---------- Texte fourni

Les entreprises doivent faire évoluer leurs process de recrutement
Les entreprises, plus que jamais confrontées à des problématiques de recrutement avec la crise et au regard du phénomène de démissions en masse, venu d’Outre-Atlantique, doivent repenser leurs process de recrutement. Mode d'emploi pour attirer les talents de demain.
« Je vis dans un pays où l’on parle encore de quelqu’un en disant c’est un sup de co. Mais l’école que l’on a suivie ne veut rien dire, annonce en préambule Maxime Legardez, CEO de Maki People, éditeur de solutions pour recruter des profils diversifiés. Le CV est aberrant en 2022. D’autant que nombre d’entre eux sont souvent mensongers et gonflés. » Pour lui, le CV et la lettre de motivation seraient des moyens de sélection totalement dépassés. Côté recruteurs, le dirigeant regrette les biais inhérents au genre humain qu’ils impliquent. Ainsi, selon la Dares ( ministère du Travail), les candidatures dont l’identité suggère une origine maghrébine auraient 31,5% moins de chance d’être contactées par les recruteurs par rapport à celles qui portent un prénom et un nom d’origine française. « Si le candidat plaît au recruteur, que ses loisirs lui plaisent ou qu’ils ont fait la même école, cela peut déboucher sur une mauvaise décision, voire pire, sur de la discrimination », insiste Maxime Legardez. Pour l’heure, les outils utilisés ne sont pas toujours adaptés et les processus jugés trop chronophages. A l’heure où 57% des DRH* se déclarent prêts à recruter leurs développeurs sans CV, cela devrait pouvoir s’envisager dans les entreprises.

--------------------
---------- Lignes répertoriées

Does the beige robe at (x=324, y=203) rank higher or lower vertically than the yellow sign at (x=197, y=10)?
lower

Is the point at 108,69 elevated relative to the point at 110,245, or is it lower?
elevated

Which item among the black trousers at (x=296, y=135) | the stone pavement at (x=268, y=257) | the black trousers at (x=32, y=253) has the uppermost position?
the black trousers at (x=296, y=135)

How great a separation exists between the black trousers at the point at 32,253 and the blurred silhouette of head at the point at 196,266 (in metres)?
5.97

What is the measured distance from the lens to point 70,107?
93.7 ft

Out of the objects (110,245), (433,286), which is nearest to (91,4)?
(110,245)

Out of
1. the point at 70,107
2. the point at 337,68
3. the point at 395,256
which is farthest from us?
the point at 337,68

--------------------
---------- Lignes répertoriées

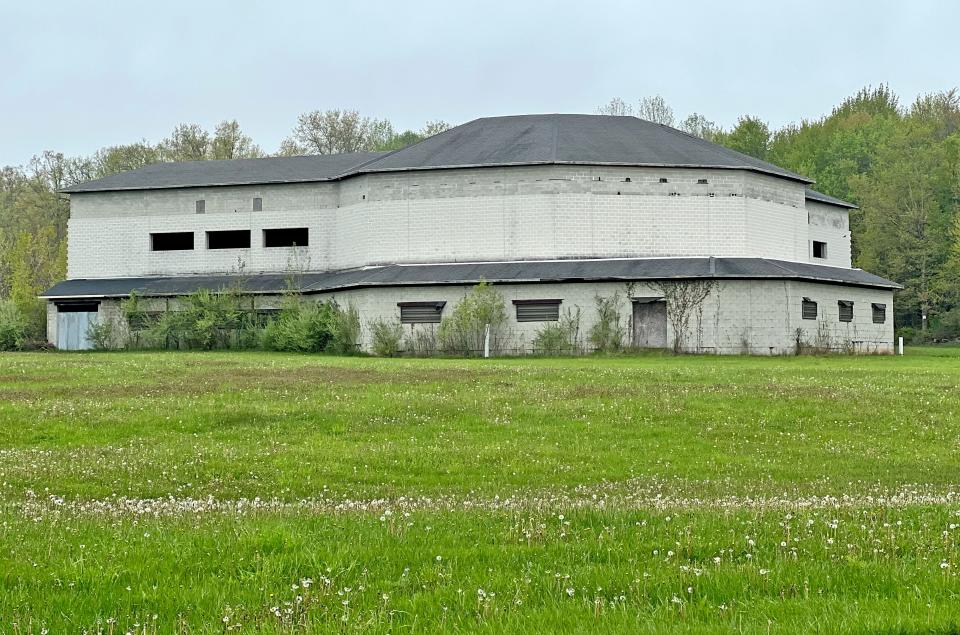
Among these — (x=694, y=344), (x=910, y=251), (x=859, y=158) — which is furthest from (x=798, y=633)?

--------------------
---------- Lignes répertoriées

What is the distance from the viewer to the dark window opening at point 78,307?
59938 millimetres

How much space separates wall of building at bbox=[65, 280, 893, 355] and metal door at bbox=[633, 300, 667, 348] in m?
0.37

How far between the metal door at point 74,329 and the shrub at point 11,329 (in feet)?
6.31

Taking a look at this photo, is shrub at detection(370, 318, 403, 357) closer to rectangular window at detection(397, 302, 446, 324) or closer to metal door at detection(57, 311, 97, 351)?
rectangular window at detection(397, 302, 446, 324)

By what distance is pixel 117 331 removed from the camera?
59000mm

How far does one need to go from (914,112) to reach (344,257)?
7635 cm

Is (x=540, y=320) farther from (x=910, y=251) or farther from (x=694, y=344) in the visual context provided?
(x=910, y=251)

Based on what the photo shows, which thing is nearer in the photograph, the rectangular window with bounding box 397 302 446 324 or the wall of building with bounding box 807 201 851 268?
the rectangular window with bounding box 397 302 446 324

--------------------

■ **Tâches à réaliser**:
a – Reproduisez fidèlement le passage du texte sur le recrutement situé entre « Les entreprises doivent » et « talents de demain. », bornes comprises.
b – Veuillez renvoyer chaque ligne qui contient le mot « shrub », en tenant compte de la casse.

■ **Corrigé des tâches**:
a –
Les entreprises doivent faire évoluer leurs process de recrutement
Les entreprises, plus que jamais confrontées à des problématiques de recrutement avec la crise et au regard du phénomène de démissions en masse, venu d’Outre-Atlantique, doivent repenser leurs process de recrutement. Mode d'emploi pour attirer les talents de demain.

b –
How far between the metal door at point 74,329 and the shrub at point 11,329 (in feet)?
Taking a look at this photo, is shrub at detection(370, 318, 403, 357) closer to rectangular window at detection(397, 302, 446, 324) or closer to metal door at detection(57, 311, 97, 351)?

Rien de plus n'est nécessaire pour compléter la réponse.